→ **What is needed**
Copy whichever lines of the data hold the word "hoolah".

→ **Records supplied**
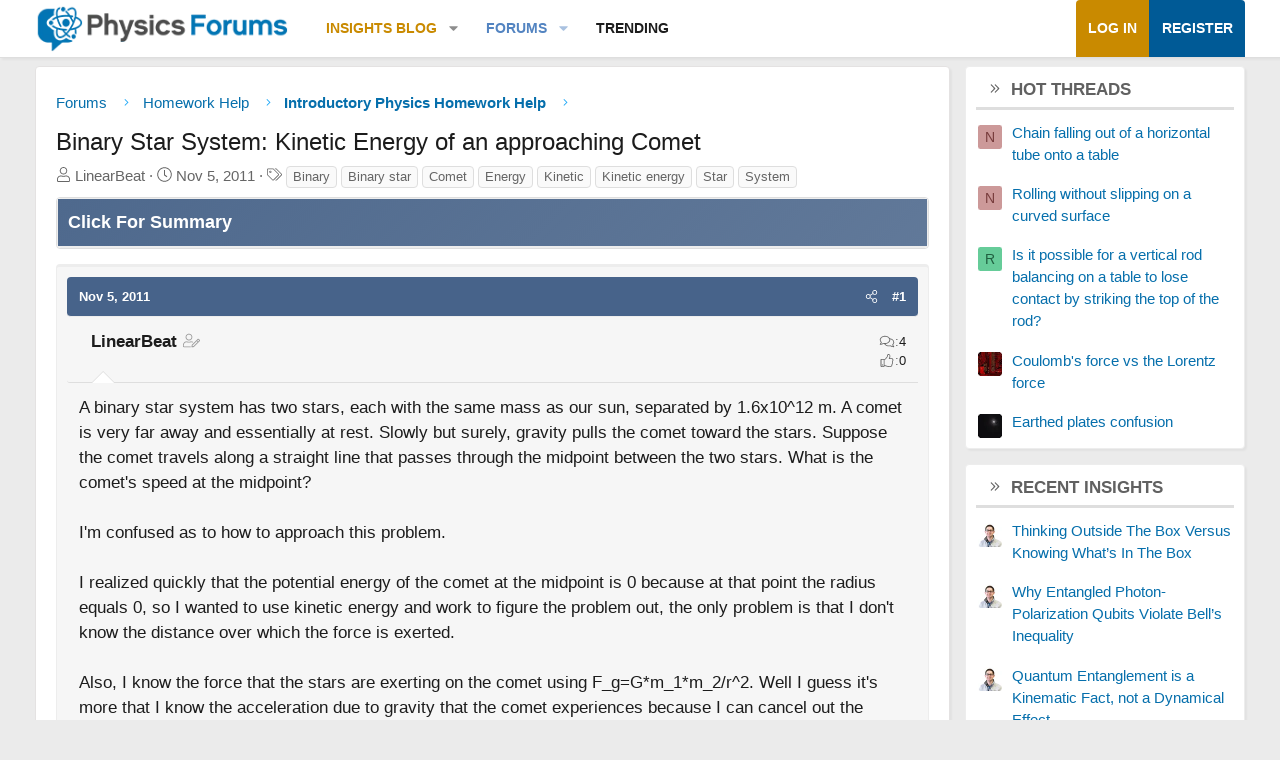

--- FILE ---
content_type: text/html; charset=utf-8
request_url: https://www.google.com/recaptcha/api2/aframe
body_size: 265
content:
<!DOCTYPE HTML><html><head><meta http-equiv="content-type" content="text/html; charset=UTF-8"></head><body><script nonce="OU8TwwiJs-hgOHvhUuaQOg">/** Anti-fraud and anti-abuse applications only. See google.com/recaptcha */ try{var clients={'sodar':'https://pagead2.googlesyndication.com/pagead/sodar?'};window.addEventListener("message",function(a){try{if(a.source===window.parent){var b=JSON.parse(a.data);var c=clients[b['id']];if(c){var d=document.createElement('img');d.src=c+b['params']+'&rc='+(localStorage.getItem("rc::a")?sessionStorage.getItem("rc::b"):"");window.document.body.appendChild(d);sessionStorage.setItem("rc::e",parseInt(sessionStorage.getItem("rc::e")||0)+1);localStorage.setItem("rc::h",'1769015013801');}}}catch(b){}});window.parent.postMessage("_grecaptcha_ready", "*");}catch(b){}</script></body></html>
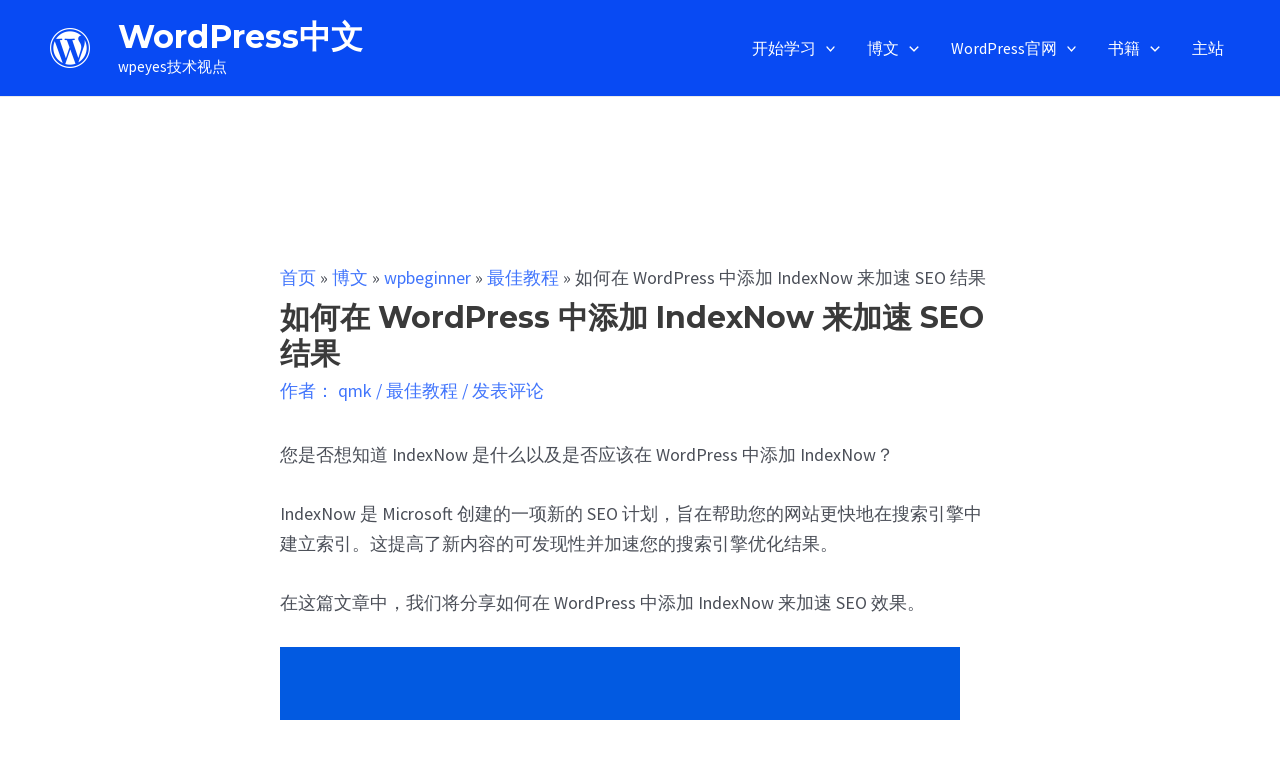

--- FILE ---
content_type: text/css
request_url: https://wpeyes.com/wordpress/wp-content/uploads/sites/8/elementor/css/post-7999.css?ver=1705744803
body_size: 205
content:
.elementor-7999 .elementor-element.elementor-element-6506639:not(.elementor-motion-effects-element-type-background), .elementor-7999 .elementor-element.elementor-element-6506639 > .elementor-motion-effects-container > .elementor-motion-effects-layer{background-color:var( --e-global-color-astglobalcolor0 );}.elementor-7999 .elementor-element.elementor-element-6506639{transition:background 0.3s, border 0.3s, border-radius 0.3s, box-shadow 0.3s;}.elementor-7999 .elementor-element.elementor-element-6506639 > .elementor-background-overlay{transition:background 0.3s, border-radius 0.3s, opacity 0.3s;}.elementor-7999 .elementor-element.elementor-element-84cb456 .elementor-heading-title{color:var( --e-global-color-astglobalcolor5 );}.elementor-7999 .elementor-element.elementor-element-4078724 .elementor-heading-title{color:var( --e-global-color-astglobalcolor5 );}.elementor-7999 .elementor-element.elementor-element-e9f5946 .elementor-heading-title{color:var( --e-global-color-astglobalcolor5 );}.elementor-7999 .elementor-element.elementor-element-95731df .elementor-heading-title{color:var( --e-global-color-astglobalcolor5 );}.elementor-7999 .elementor-element.elementor-element-37a843c .elementor-heading-title{color:var( --e-global-color-astglobalcolor5 );}.elementor-7999 .elementor-element.elementor-element-6d4acda .elementor-heading-title{color:var( --e-global-color-astglobalcolor5 );}.elementor-7999 .elementor-element.elementor-element-14b399f .elementor-heading-title{color:var( --e-global-color-astglobalcolor5 );}.elementor-7999 .elementor-element.elementor-element-529c05c .elementor-heading-title{color:var( --e-global-color-astglobalcolor5 );}.elementor-7999 .elementor-element.elementor-element-b4ec068 .elementor-heading-title{color:var( --e-global-color-astglobalcolor5 );}.elementor-7999 .elementor-element.elementor-element-a20e73d .elementor-heading-title{color:var( --e-global-color-astglobalcolor5 );}.elementor-7999 .elementor-element.elementor-element-4103519 .elementor-heading-title{color:var( --e-global-color-astglobalcolor5 );}.elementor-7999 .elementor-element.elementor-element-ff5d877 .elementor-heading-title{color:var( --e-global-color-astglobalcolor5 );}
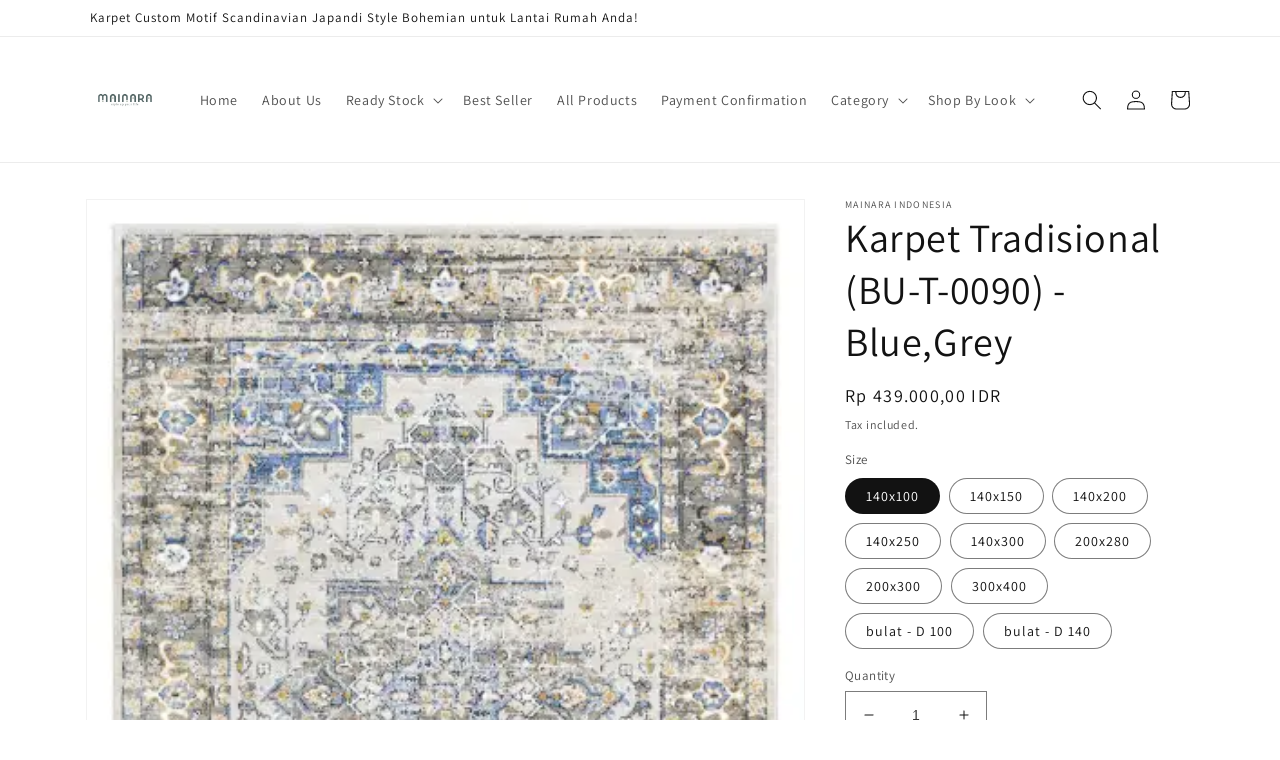

--- FILE ---
content_type: text/plain
request_url: https://www.google-analytics.com/j/collect?v=1&_v=j102&a=447758567&t=pageview&_s=1&dl=https%3A%2F%2Fmainaraliving.com%2Fproducts%2Fkarpet-printing-japandi-tradisional-vintage-murah-dan-cantik&ul=en-us%40posix&dt=Karpet%20printing%20japandi%20tradisional%20vintage%20murah%20dan%20cantik%20%E2%80%93%20Mainara%20Indonesia&sr=1280x720&vp=1280x720&_u=YEBAAEABAAAAACAAI~&jid=920296918&gjid=1222573257&cid=782708913.1769086998&tid=UA-189122512-2&_gid=1203644464.1769086998&_r=1&_slc=1&gtm=45He61k2n81PHCCZ4Jv846669488za200zd846669488&gcd=13l3l3l3l1l1&dma=0&tag_exp=103116026~103200004~104527906~104528500~104573694~104684208~104684211~105391252~115938465~115938469~117025847~117041587&z=1589420466
body_size: -451
content:
2,cG-BS20Z5F711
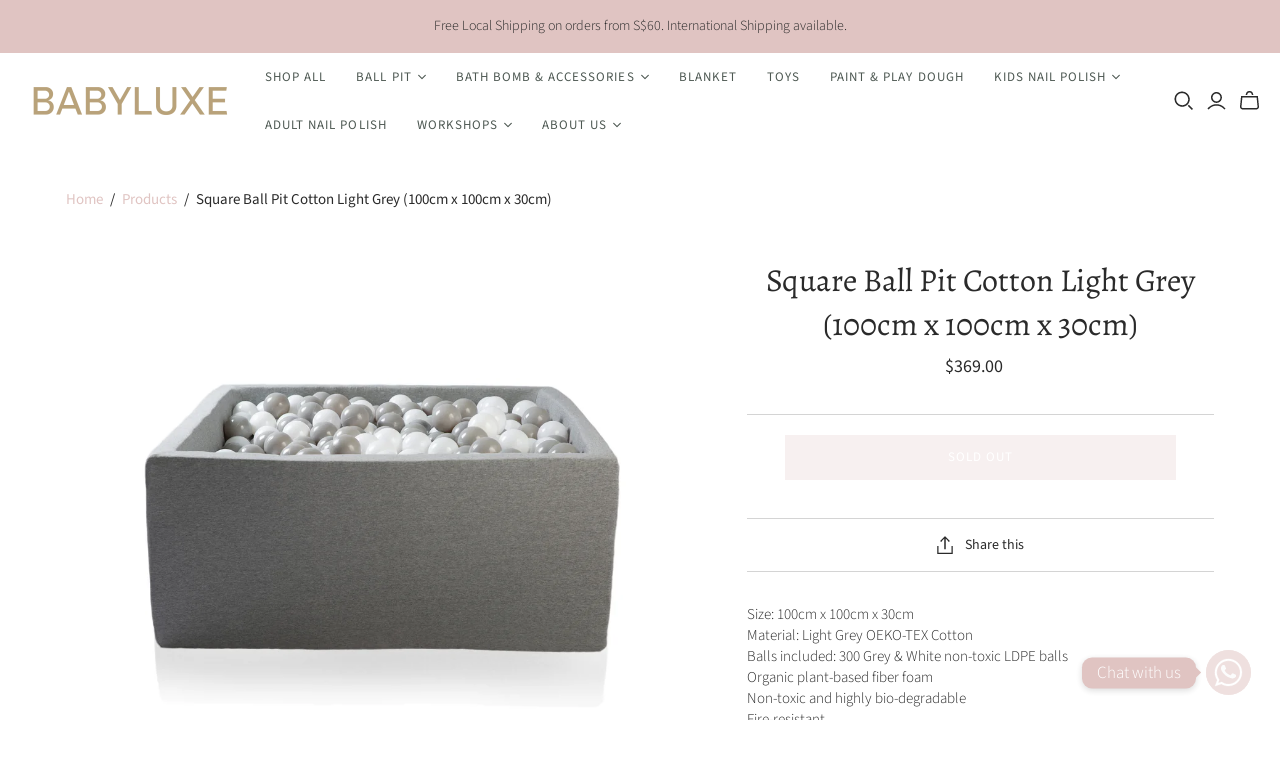

--- FILE ---
content_type: text/css
request_url: https://merchant.cdn.hoolah.co/babyluxedev.myshopify.com/hoolah-library.css
body_size: 525
content:
.hoolah_collection_widget{line-height:1.4;margin-top:-2px}.hoolah_product_widget{line-height:1;margin-top:-30px;margin-bottom:10px}#hoolah-tagline img{display:inline-block;margin-bottom:-1px}.payment_method_hoolah_checkout span.payment_method_icons{display:none !important}#hoolah-learn-more{font-size:70%;margin-left:6px;vertical-align:middle;text-decoration:underline;cursor:pointer}.bold{font-weight:600}#modal-elem img{vertical-align:unset;display:inline}.shopback-checkout-logo{display:inline-block;width:auto;vertical-align:middle;height:26px !important}.shopback-checkout-promo{display:inline-block;width:auto;vertical-align:middle;height:26px !important}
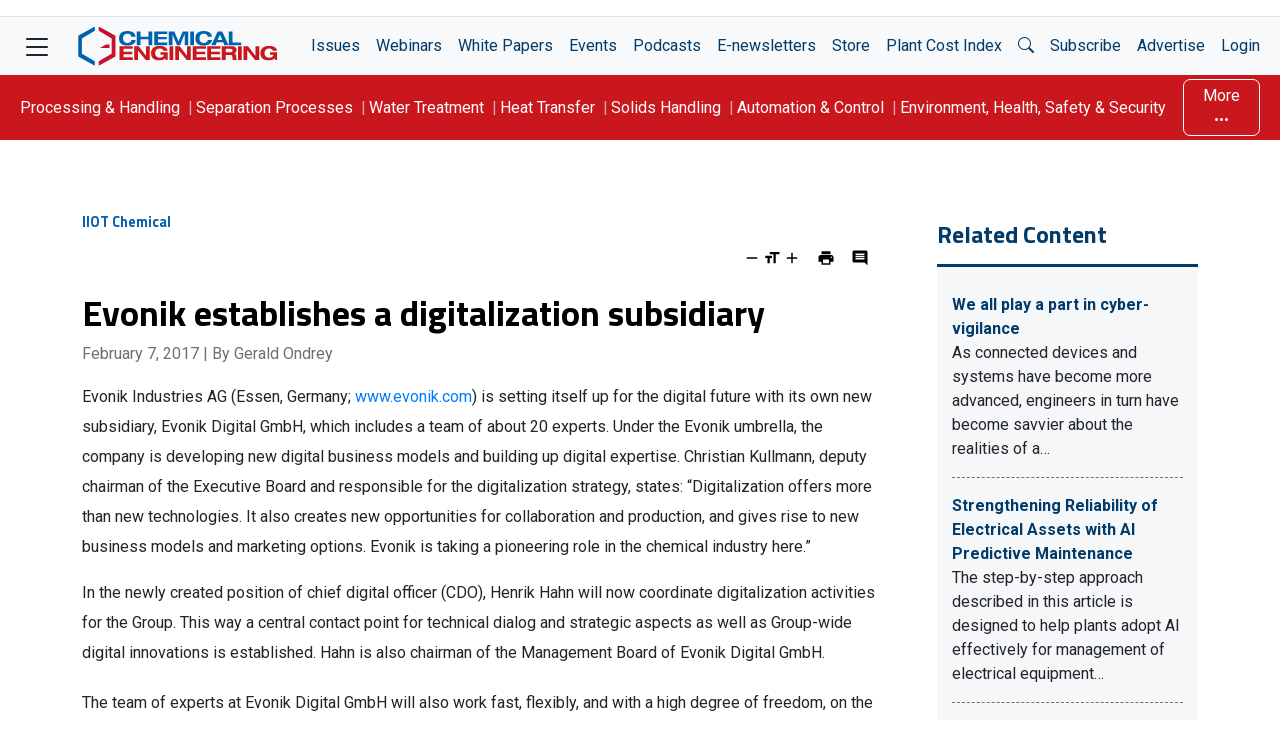

--- FILE ---
content_type: text/html; charset=utf-8
request_url: https://www.google.com/recaptcha/api2/aframe
body_size: 265
content:
<!DOCTYPE HTML><html><head><meta http-equiv="content-type" content="text/html; charset=UTF-8"></head><body><script nonce="CmVq9y-Ytp1A3RnD7ca5ag">/** Anti-fraud and anti-abuse applications only. See google.com/recaptcha */ try{var clients={'sodar':'https://pagead2.googlesyndication.com/pagead/sodar?'};window.addEventListener("message",function(a){try{if(a.source===window.parent){var b=JSON.parse(a.data);var c=clients[b['id']];if(c){var d=document.createElement('img');d.src=c+b['params']+'&rc='+(localStorage.getItem("rc::a")?sessionStorage.getItem("rc::b"):"");window.document.body.appendChild(d);sessionStorage.setItem("rc::e",parseInt(sessionStorage.getItem("rc::e")||0)+1);localStorage.setItem("rc::h",'1768726081622');}}}catch(b){}});window.parent.postMessage("_grecaptcha_ready", "*");}catch(b){}</script></body></html>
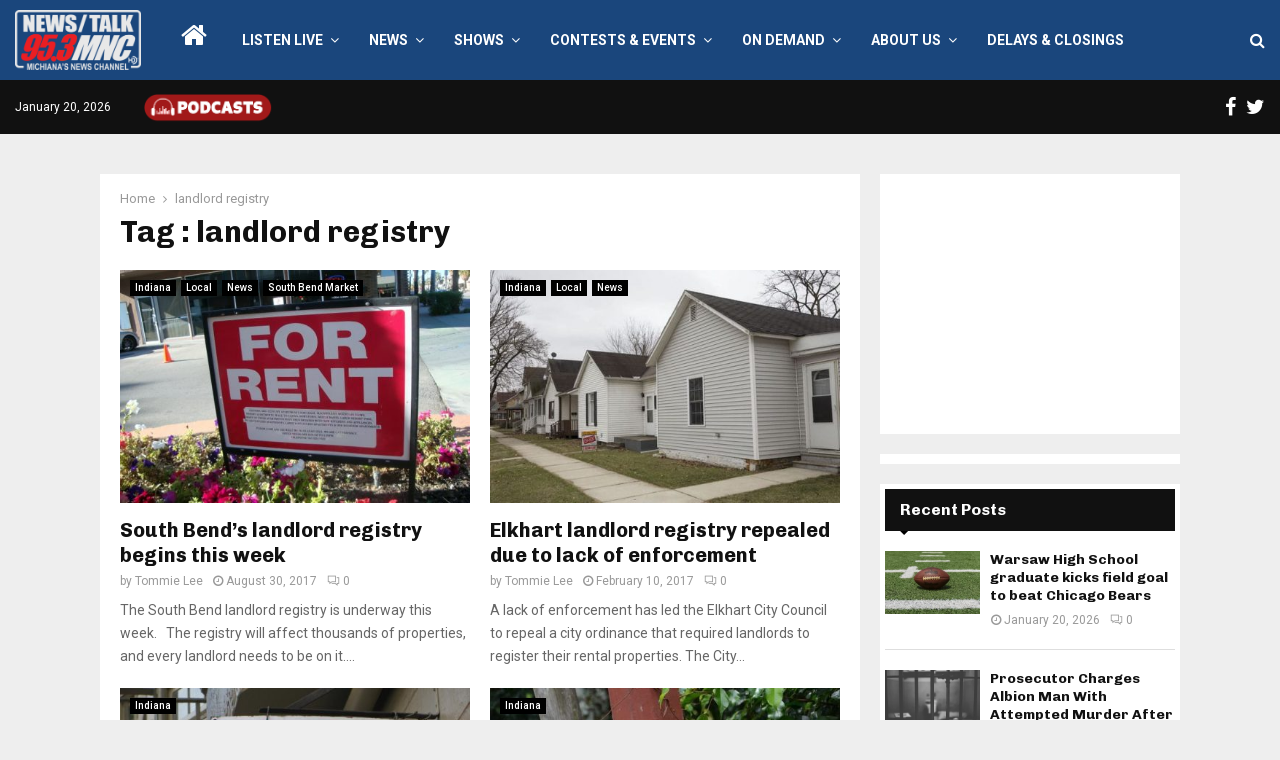

--- FILE ---
content_type: text/html; charset=utf-8
request_url: https://www.google.com/recaptcha/api2/aframe
body_size: 268
content:
<!DOCTYPE HTML><html><head><meta http-equiv="content-type" content="text/html; charset=UTF-8"></head><body><script nonce="LCBXSHSntk6qotdkQISazw">/** Anti-fraud and anti-abuse applications only. See google.com/recaptcha */ try{var clients={'sodar':'https://pagead2.googlesyndication.com/pagead/sodar?'};window.addEventListener("message",function(a){try{if(a.source===window.parent){var b=JSON.parse(a.data);var c=clients[b['id']];if(c){var d=document.createElement('img');d.src=c+b['params']+'&rc='+(localStorage.getItem("rc::a")?sessionStorage.getItem("rc::b"):"");window.document.body.appendChild(d);sessionStorage.setItem("rc::e",parseInt(sessionStorage.getItem("rc::e")||0)+1);localStorage.setItem("rc::h",'1768963095451');}}}catch(b){}});window.parent.postMessage("_grecaptcha_ready", "*");}catch(b){}</script></body></html>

→ **Answer section**
request_url: https://merchant.cdn.hoolah.co/babyluxedev.myshopify.com/hoolah-library.css
.hoolah_collection_widget{line-height:1.4;margin-top:-2px}.hoolah_product_widget{line-height:1;margin-top:-30px;margin-bottom:10px}#hoolah-tagline img{display:inline-block;margin-bottom:-1px}.payment_method_hoolah_checkout span.payment_method_icons{display:none !important}#hoolah-learn-more{font-size:70%;margin-left:6px;vertical-align:middle;text-decoration:underline;cursor:pointer}.bold{font-weight:600}#modal-elem img{vertical-align:unset;display:inline}.shopback-checkout-logo{display:inline-block;width:auto;vertical-align:middle;height:26px !important}.shopback-checkout-promo{display:inline-block;width:auto;vertical-align:middle;height:26px !important}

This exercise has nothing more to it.